Graphical displays of data and descriptive statistics | 3 | v2

ABSTRACT

Examples of discrete, continuous, categorical, and ordinal variables are given, and the distinction between a sample and a population is made. A variety of graphical methods for the display of data are shown, including histograms, scaled to unit area, and cumulative frequency polygons for continuous data. Numerical summaries of data are given including the mean and median for location and standard deviation and inter-quartile range for spread. Box-plots and their potential for higlighting outlying values are introduced. The calculation of the mean and standard deviation from grouped data is also covered, and is related to the concept of expectation using probability density functions which are defined in Chapter 5. Another interpretation of the mean is discussed as the x-coordinate of the center of gravity of the histogram.
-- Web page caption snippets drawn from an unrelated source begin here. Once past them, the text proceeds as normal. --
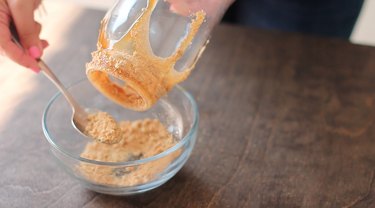 Sprinkling graham cracker crumbs onto drips of caramel sauce on jar.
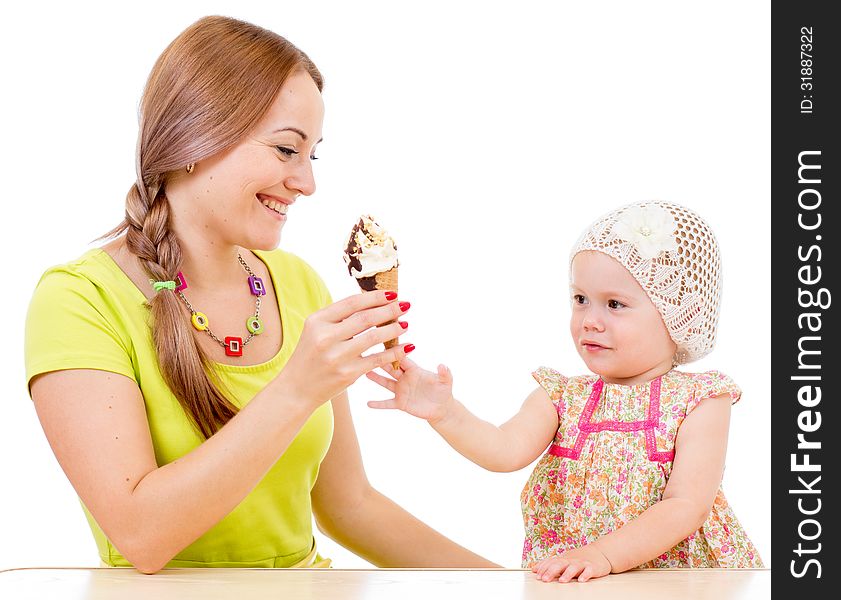Mother giving ice cream to little girl sitting at table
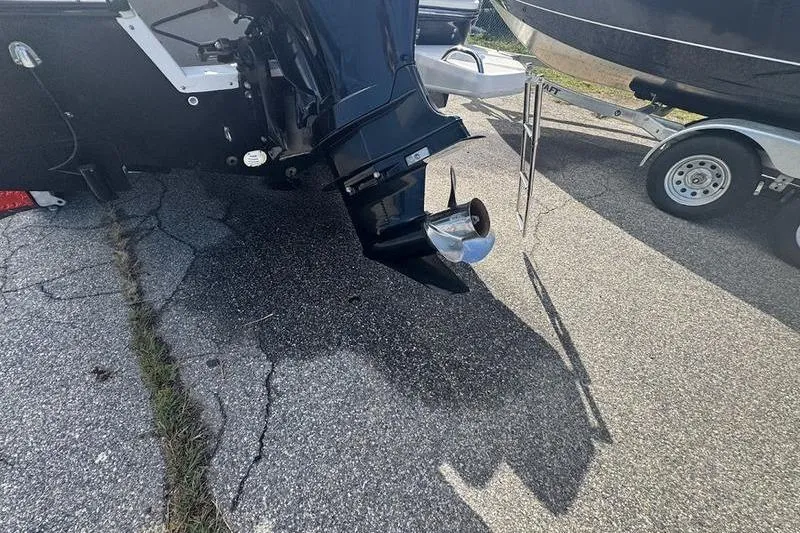 Slide: The Image of 2018 Bayliner Element F21 boat engine and propeller on a trailer. - 5
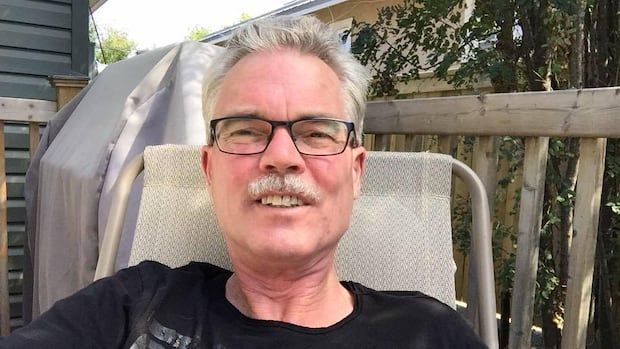 A selfie of a smiling man with grey hair and glasses.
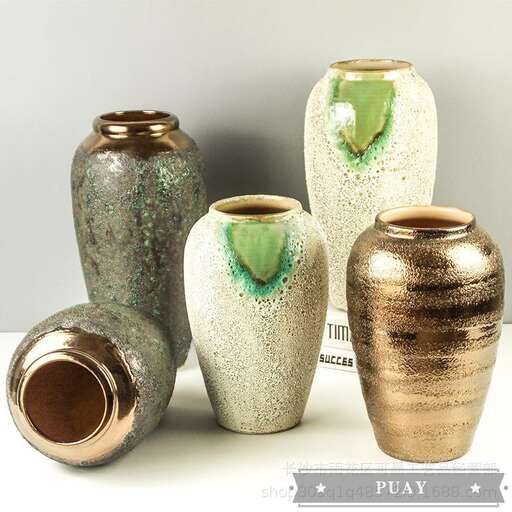 a group of vases sitting on top of a table.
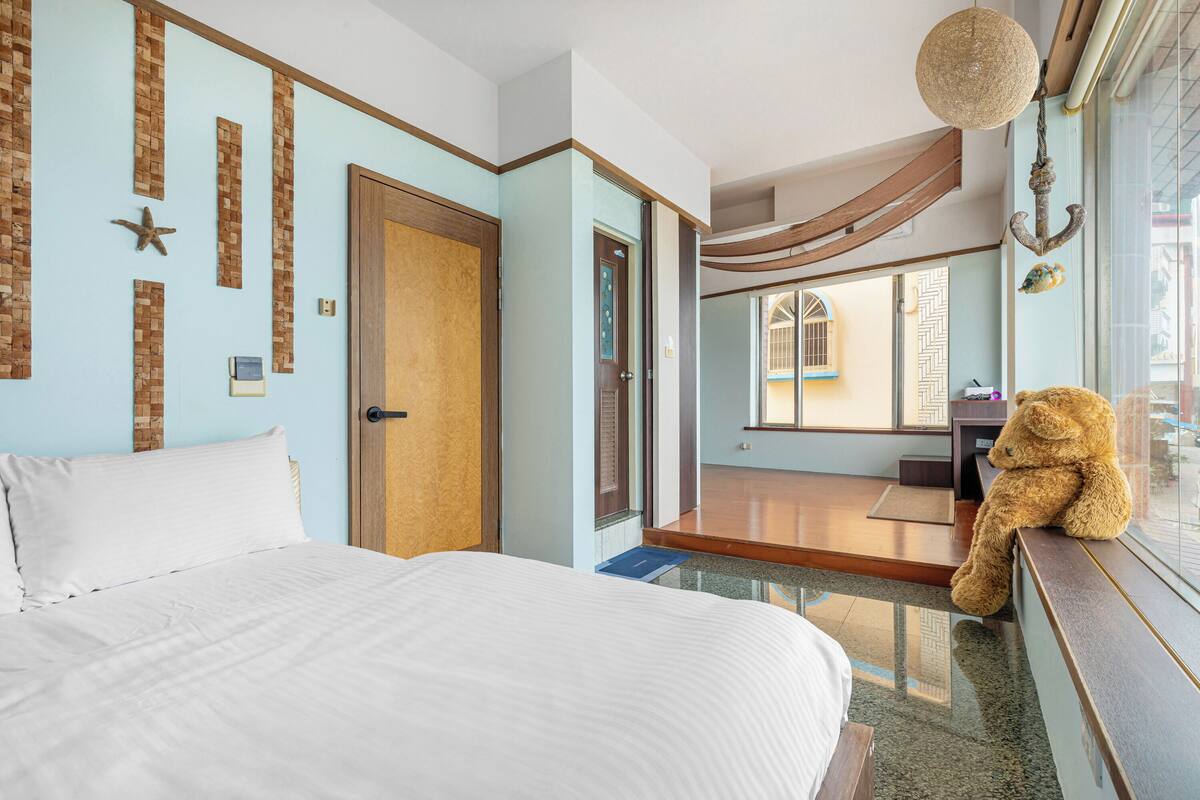 A hotel room with a bed, a teddy bear on the window sill, and a view of the city through the window.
The shapes of distributions, including the measures of skewness and kurtosis, are introduced through examples. The chapter ends with examples of displays for bivariate and multivariate data: the scatter plot; the three dimensional histogram; and the parallel coordinate plot. Software functions for graphics are used throughout the chapter, and statistics are calculated using both their definitions as formulae in terms of the data and inbuilt software functions. The experiment E3 Robot Rabbit is relevant to the material in this chapter, and also introduces the concept of sampling distributions. The chapter ends with: a summary of: notation used; the main results, MATLAB and R syntax; and exercises.